While resident in memory, the virus intercepts INT 21H to infect further files and also answers Are-You-There calls. As well as its own recognition sequence, it responds to the PSQR and Murphy viruses, thus preventing either of them from activating. Both the DOS load-and-execute and open file functions are used to infect COM and EXE files. The intercept checks for re-entrant calls, so the virus can use the DOS open file call in its own infection process. The critical-error handler is also trapped to avoid the user seeing any of the familiar 'Abort, Retry, Ignore' messages which might appear during attempted infection of a write-protected diskette, for example.

Several checks are made on files prior to infection and steps are taken to reduce the chance of the infection process being noticed. A checksum is produced of the filename; this has two functions: 'COMMAND.COM' produces a CRC of 7478H and is not infected while infected files have the checksum appended as an infection marker to avoid multiple infections. Of course, if a file were to be renamed, the CRC could change and it could be re-infected. Files with the SYSTEM attribute are avoided and any other attributes are overridden and then reset -- so read-only files are not immune to infection. Timestamps are also preserved. These latter two precautions are taken by many viruses today. Files larger than 64 Kilobytes or smaller than 450 bytes are not infected, but large COM files could still be pushed over the 64 Kilobyte limit after having been infected.

The Encryption Method

Many more viruses are now employing self-modifying encryption (the basic methodology involved in this process was widely disseminated by Mark Washburn). Self-modifying encryption produces numerous different permutations of code on a random basis in an attempt to thwart 'dumb' scanners.

## Prompt
Reproduce the virus passage word for word from "Many more viruses" up to and including "thwart 'dumb' scanners.". Rely only on the passage about the virus for this work.

## Source data

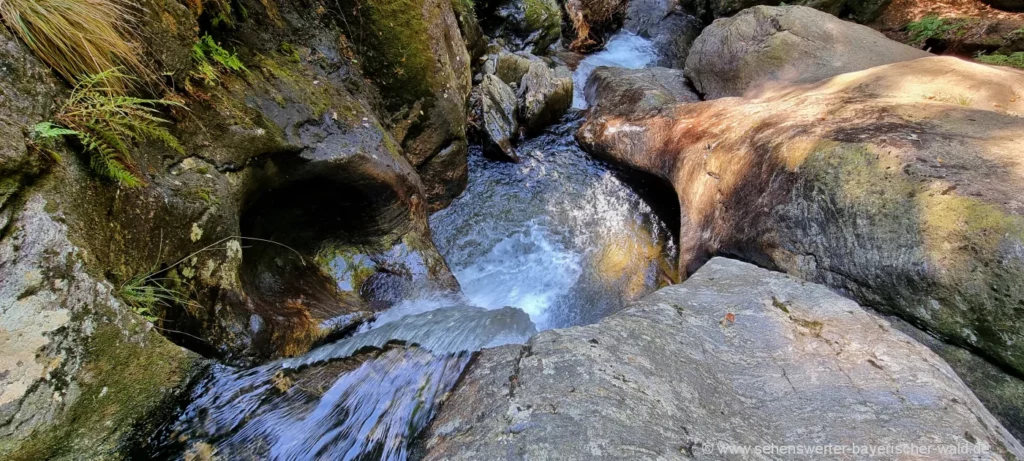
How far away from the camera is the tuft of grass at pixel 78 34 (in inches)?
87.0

* * *

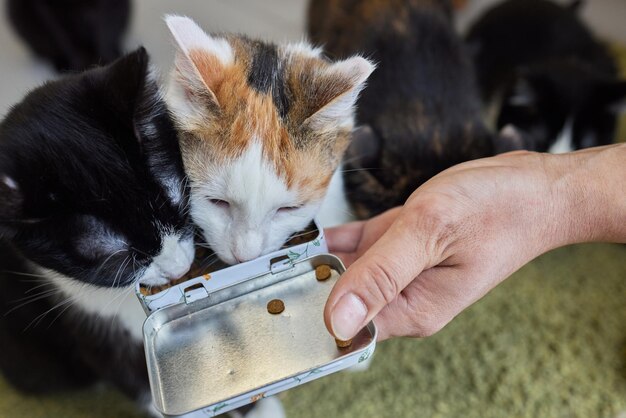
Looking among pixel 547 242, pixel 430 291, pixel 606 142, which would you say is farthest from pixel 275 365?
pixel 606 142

## Answer to the problem
Many more viruses are now employing self-modifying encryption (the basic methodology involved in this process was widely disseminated by Mark Washburn). Self-modifying encryption produces numerous different permutations of code on a random basis in an attempt to thwart 'dumb' scanners.